Top of Text block

Back in the late 1980s I was on a plane flying out of New Orleans and sitting next to me was a rather interesting and, according to Barack Obama, unusual black man. Friendly, gregarious, and wise beyond his years, we immediately hit it off. I had been working on Vietnamese commercial fishing boats for a few years based in southern Louisiana. The boats were owned by the recent wave of Vietnamese refugees who flooded into the familiar tropical environment after the war. Floating in calm seas out in the middle of the Gulf of Mexico, I would hear tearful songs and tales from ex-paratroopers about losing brothers, sisters, parents, children, lovers, and beautiful Vietnam itself to the communists.

In Bayou country I lived on boats and in doublewide trailers, and like the rest of the Vietnamese refugees, I shopped at Wal-Mart and ate a lot of rice. When they arrived in Louisiana the refugees had no money (the money that they had was used to bribe their way out of Vietnam and into refugee camps in Thailand), few friends, and a mostly unfriendly and suspicious local population.

They did however have strong families, a strong work ethic, and the "Audacity of Hope." Within a generation, with little or no knowledge of English, the Vietnamese had achieved dominance in the fishing industry there and their children were already achieving the top SAT scores in the state.

While I had been fishing my new black friend had been working as a prison psychologist in Missouri, and he was pursuing a higher degree in psychology. He was interested in my story, and after about an hour getting to know each other I asked him point blank why these Vietnamese refugees, with no money, friends, or knowledge of the language could be, within a generation, so successful. I also asked him why it was so difficult to convince young black men to abandon the streets and take advantage of the same kinds of opportunities that the Vietnamese had recently embraced.

His answer, only a few words, not only floored me but became sort of a razor that has allowed me ever since to slice through all of the rhetoric regarding race relations that Democrats shovel our way during election season:

"We're owed and they aren't."

In short, he concluded, "they're hungry and we think we're owed. It's crushing us, and as long as we think we're owed we're going nowhere."

Bottom of Text block
Top of Data shown

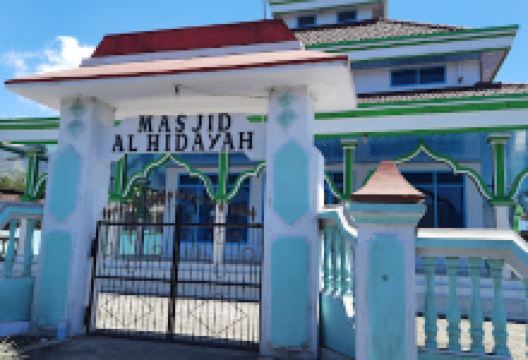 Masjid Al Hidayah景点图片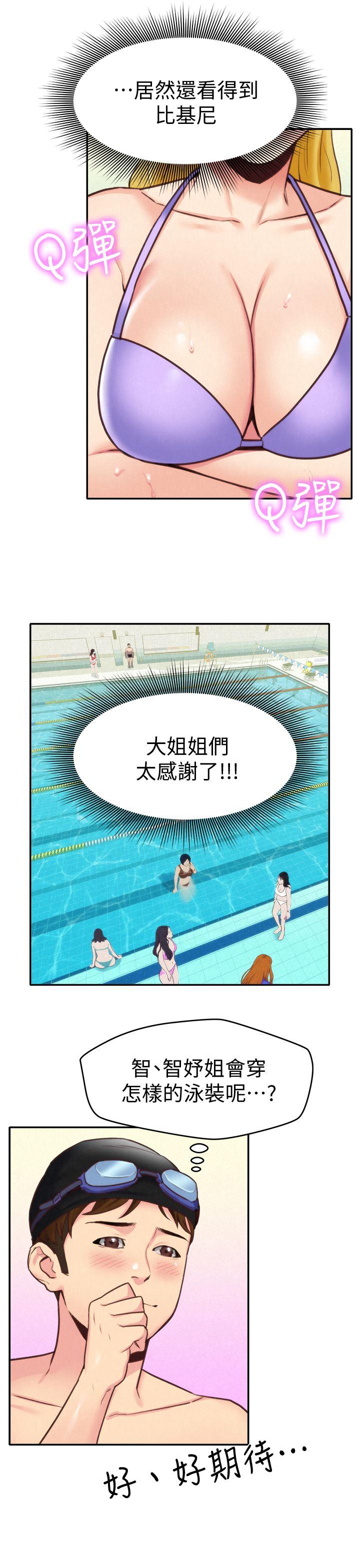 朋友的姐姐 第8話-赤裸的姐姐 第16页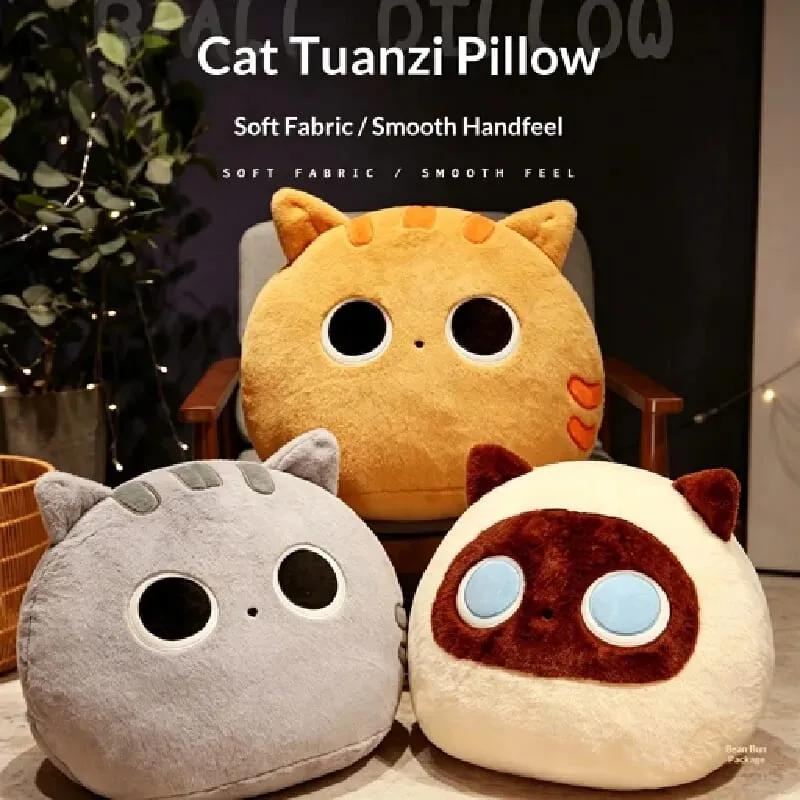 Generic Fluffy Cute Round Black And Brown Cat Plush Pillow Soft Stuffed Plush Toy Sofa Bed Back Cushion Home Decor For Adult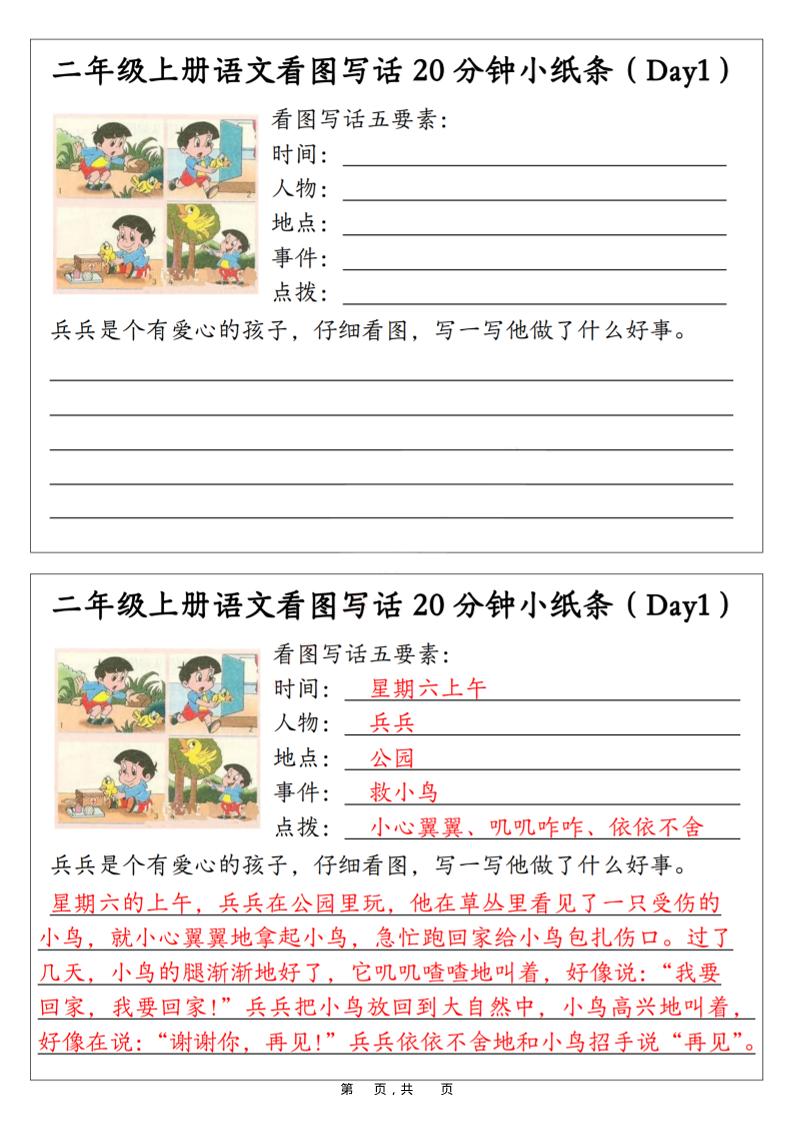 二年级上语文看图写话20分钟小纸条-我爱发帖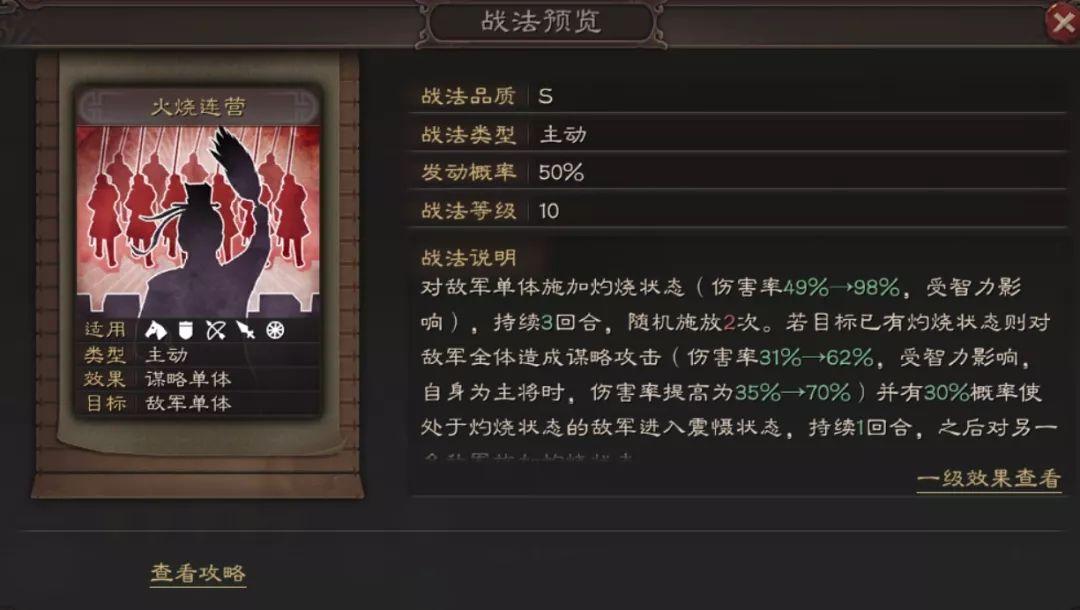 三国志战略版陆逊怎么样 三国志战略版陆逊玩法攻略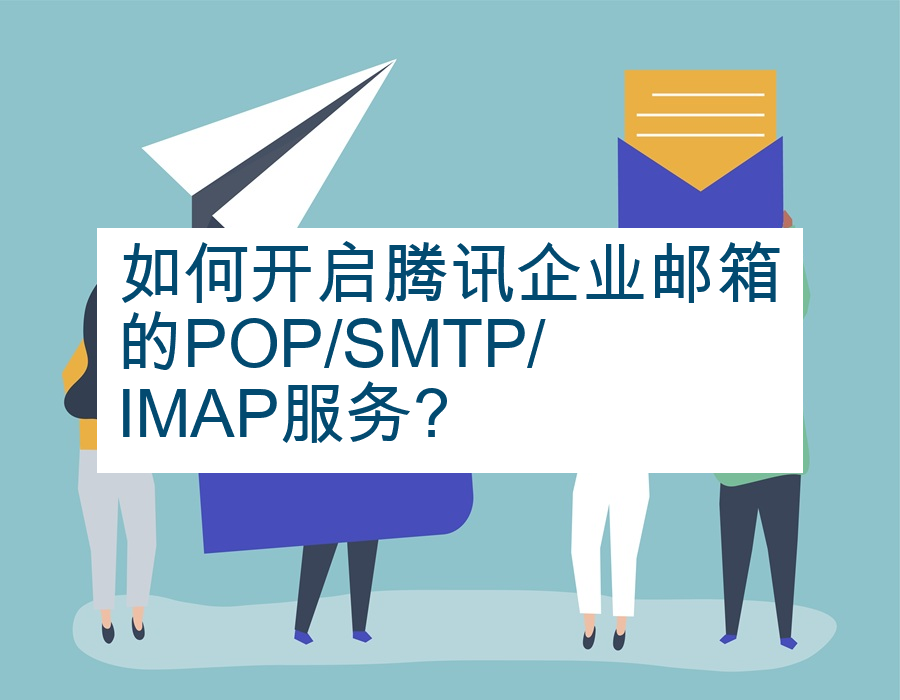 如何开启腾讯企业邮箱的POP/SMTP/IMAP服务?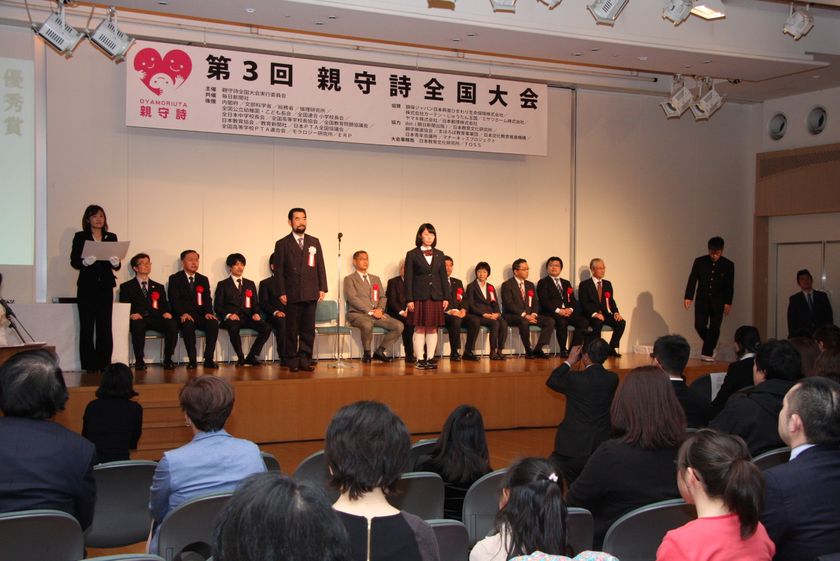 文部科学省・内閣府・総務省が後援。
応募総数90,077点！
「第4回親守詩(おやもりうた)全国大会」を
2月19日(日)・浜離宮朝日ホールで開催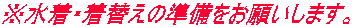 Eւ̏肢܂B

Bottom of Data shown

→ **Questions**:
1. Translate this sentence from the passage on Vietnamese refugees in Louisiana into Spanish: "In Bayou country I lived on boats and in doublewide trailers, and like the rest of the Vietnamese refugees, I shopped at Wal-Mart and ate a lot of rice."
2. For each statement, answer yes or no according to the passage on Vietnamese refugees in Louisiana and quote the words that decide it. (a) The fellow passenger had worked as a prison psychologist in Missouri. (b) The refugees reached Louisiana with money saved from Vietnam. (c) The fishing boats the narrator worked on belonged to the narrator.

→ **Exercise responses**:
1. En la región de los bayous viví en barcos y en casas móviles de doble ancho, y, como el resto de los refugiados vietnamitas, compraba en Wal-Mart y comía mucho arroz.

2.
(a) Yes: "my new black friend had been working as a prison psychologist in Missouri"
(b) No: "When they arrived in Louisiana the refugees had no money"
(c) No: "The boats were owned by the recent wave of Vietnamese refugees"